Dataset rows

☆ ☆ ☆ ☆ ☆

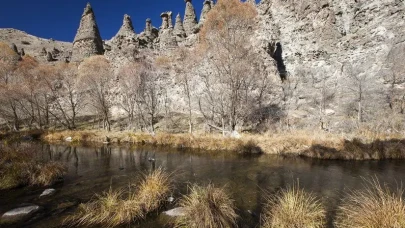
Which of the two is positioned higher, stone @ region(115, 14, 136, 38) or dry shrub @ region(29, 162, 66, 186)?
stone @ region(115, 14, 136, 38)

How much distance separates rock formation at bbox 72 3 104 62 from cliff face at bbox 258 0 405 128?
4631 cm

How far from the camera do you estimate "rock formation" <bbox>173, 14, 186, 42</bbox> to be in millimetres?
55281

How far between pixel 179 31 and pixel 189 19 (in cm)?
458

☆ ☆ ☆ ☆ ☆

> [Aim]: Update the rows above by putting "boulder" wherever "rock formation" appears, and change nothing else. Leave the pictures out of your answer.

> [The solution]:
Which of the two is positioned higher, stone @ region(115, 14, 136, 38) or dry shrub @ region(29, 162, 66, 186)?
stone @ region(115, 14, 136, 38)

How much distance separates boulder at bbox 72 3 104 62 from cliff face at bbox 258 0 405 128?
4631 cm

How far from the camera do you estimate "boulder" <bbox>173, 14, 186, 42</bbox> to be in millimetres?
55281

How far between pixel 179 31 and pixel 189 19 (in cm)?
458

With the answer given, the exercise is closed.